Source text
******************************

Hack 65. Add More Imagery with a WMS Interface

What's a pretty face like you doing on the geospatial web?

The Google Maps service is cool, the user interface is wonderful, the API is a joy, and the maps are pretty, but there is more to the world of mapping than what fits on one company's massive server farm.

7.5.1. The Hack

The Open Geospatial Consortium (OGC) has defined a number of interoperability standards for web mapping applications. The simplest to understand is the Web Mapping Service (WMS) specification. In Google Maps terms, you would ask a WMS server for a tile that contains something like a Google Map or Satellite image. The key is that the WMS is not limited to the data that Google Maps maintains. There are WMS servers with things from Landsat imagery to topographic (elevation) data to habitat data. WMS requests are normally made by programs, but you can assemble a request by hand.

If you put this URL into your browser:

	http://wms.jpl.nasa.gov/wms.cgi?request=GetMap&layers
	 =global_mosaic_base&srs=EPSG:4326&bbox=-87.90,24.38,-76.65,30.01
	 &FORMAT=image/png&width=600&height=400&styles=pseudo

you will get the image of Florida shown in Figure 7-6.

Figure 7-6. Florida as shown by a WMS request

This looks a lot like a Google Maps tile. Even without understanding the format of a WMS request, you can look at that URL and get some information. For example, it has a bbox (or bounding box) that covers the area from 87.9 W to 76.65 W and 24.38 N to 30.01 N, which happens to be most of Florida.

You can make a request to a WMS server for a map that covers a certain area. But what is a map? WMS returns a raster (an image) for the selected area and for selected features. WMS Servers report what their capabilities are, what sorts of information they contain, and WMS clients can then select the layers they want to show.

David Knight has written a JavaScript extension library that you can insert into your own Google Maps page to let you browse through tiles from a WMS server using the Google Maps user interface. For an example of this, visit the Global Coordinate page at http://globalcoordinate.com/. Figure 7-7 shows Landsat imagery of South Florida within a Google Maps interface. The Global Coordinate page also demonstrates near real-time updating of the map from RSS feeds.

******************************

Data records

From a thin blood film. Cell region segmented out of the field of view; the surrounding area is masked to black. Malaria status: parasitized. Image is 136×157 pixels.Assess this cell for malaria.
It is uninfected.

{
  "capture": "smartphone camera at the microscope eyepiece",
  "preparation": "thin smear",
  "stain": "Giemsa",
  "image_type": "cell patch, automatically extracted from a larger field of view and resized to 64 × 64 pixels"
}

******************************

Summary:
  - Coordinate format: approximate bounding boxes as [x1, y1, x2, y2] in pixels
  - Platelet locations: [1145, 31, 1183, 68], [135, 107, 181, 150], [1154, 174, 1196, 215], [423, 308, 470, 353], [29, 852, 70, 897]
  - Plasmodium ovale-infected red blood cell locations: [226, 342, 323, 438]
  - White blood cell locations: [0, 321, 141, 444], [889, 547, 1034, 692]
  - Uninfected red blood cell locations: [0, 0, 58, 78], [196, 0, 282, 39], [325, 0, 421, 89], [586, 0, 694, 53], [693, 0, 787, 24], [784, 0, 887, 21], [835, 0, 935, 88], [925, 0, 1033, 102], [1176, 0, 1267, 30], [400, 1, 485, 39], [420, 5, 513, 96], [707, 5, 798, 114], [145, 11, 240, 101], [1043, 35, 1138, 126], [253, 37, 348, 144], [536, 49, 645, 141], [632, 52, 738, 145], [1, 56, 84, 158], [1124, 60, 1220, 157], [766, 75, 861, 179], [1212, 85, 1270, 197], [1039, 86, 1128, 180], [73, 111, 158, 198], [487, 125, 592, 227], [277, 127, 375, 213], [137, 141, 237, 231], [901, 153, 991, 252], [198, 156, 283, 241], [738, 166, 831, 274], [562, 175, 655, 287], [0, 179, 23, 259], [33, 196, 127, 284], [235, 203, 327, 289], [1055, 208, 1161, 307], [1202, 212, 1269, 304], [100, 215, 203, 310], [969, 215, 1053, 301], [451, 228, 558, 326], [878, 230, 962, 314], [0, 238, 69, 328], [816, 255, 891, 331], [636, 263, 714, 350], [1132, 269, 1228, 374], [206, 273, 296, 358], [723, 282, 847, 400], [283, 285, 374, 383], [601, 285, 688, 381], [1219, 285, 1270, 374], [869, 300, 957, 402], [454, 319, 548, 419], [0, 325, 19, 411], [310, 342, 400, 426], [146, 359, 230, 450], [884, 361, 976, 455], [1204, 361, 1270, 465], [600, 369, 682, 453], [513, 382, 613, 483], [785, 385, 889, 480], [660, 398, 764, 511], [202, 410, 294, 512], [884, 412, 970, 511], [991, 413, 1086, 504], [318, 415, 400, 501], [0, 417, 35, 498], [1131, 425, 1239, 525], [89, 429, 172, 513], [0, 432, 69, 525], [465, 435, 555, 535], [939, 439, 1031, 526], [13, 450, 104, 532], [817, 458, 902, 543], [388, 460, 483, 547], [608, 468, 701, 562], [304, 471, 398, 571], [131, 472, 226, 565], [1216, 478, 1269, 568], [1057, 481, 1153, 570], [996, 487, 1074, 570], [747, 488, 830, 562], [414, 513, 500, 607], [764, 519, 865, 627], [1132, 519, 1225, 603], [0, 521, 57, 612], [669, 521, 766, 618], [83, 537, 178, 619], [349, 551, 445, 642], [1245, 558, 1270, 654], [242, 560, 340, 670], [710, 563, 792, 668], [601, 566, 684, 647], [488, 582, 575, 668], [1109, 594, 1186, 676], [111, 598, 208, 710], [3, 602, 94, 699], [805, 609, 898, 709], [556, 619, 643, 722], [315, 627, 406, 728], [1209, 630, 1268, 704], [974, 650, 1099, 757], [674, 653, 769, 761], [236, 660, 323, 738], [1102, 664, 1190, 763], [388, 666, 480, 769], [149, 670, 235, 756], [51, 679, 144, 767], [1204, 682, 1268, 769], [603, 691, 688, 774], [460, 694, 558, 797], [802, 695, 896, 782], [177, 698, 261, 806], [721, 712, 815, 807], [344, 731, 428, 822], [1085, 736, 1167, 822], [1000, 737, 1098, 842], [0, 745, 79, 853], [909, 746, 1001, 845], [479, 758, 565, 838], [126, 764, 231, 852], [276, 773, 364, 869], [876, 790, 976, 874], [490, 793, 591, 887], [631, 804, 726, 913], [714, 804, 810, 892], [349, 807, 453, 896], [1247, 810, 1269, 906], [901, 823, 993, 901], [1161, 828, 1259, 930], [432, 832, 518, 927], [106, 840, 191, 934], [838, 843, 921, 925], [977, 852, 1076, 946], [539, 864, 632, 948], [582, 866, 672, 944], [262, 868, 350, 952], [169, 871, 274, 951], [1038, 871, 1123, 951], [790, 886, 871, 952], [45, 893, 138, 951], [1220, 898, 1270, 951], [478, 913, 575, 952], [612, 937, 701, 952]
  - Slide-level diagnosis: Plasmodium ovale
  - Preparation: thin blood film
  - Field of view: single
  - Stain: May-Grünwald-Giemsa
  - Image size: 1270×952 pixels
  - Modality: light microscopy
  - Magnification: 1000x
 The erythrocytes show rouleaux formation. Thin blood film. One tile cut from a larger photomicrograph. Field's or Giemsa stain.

******************************

Set exercise
Continue the write-up on adding WMS imagery to Google Maps, starting right after its final sentence.

Task response
Figure 7-7. Florida from a WMS Server

 

7.5.2. The Code

We've created a simple example of a WMS-enabled Google Map at http://mappinghacks.com/projects/gmaps/wms.html. Sure you have the standard map and satellite views, but it includes a little extra kick in the data layer department. It also includes Landsat and VMAP0 data for the whole world and elevation and landcover layers for the United States. It will produce a display like Figure 7-8.

Assuming you have created the Hello World map [Hack #10], you can add these WMS layers with this code:


 

This includes David's library. You can look at it by pointing your browser to this URL: http://www.globalcoordinate.com/jscript/WMSTiles.js.

Using the WMS tiles library is fairly straightforward. In the following JavaScript example, the mapSpecs variable holds an array of objects that is used to load parameters needed for the WMS fetch and display.

Figure 7-8. WMS layers on a Google Map

	var mapSpecs = [];
	createMapSpecs();

	_SATELLITE_TYPE.getLinkText = function() {
	 return "GoogleSat";
	}

	mapSpecs.push(_GOOGLE_MAP_TYPE);
	mapSpecs.push(_SATELLITE_TYPE);

First, we create a new WMS map specification and then push it onto mapSpecs. To create a layer, pass the base WMS URL and the name that you want displayed on your map. There are four layers here: Landsat, VMAP0, National Elevation Dataset (NED), and National Landcover Dataset. These four layers come from three different servers. The Geospatial web is alive, and with a few lines of code you can add more, different, and sometimes better layers to your Google Maps applications!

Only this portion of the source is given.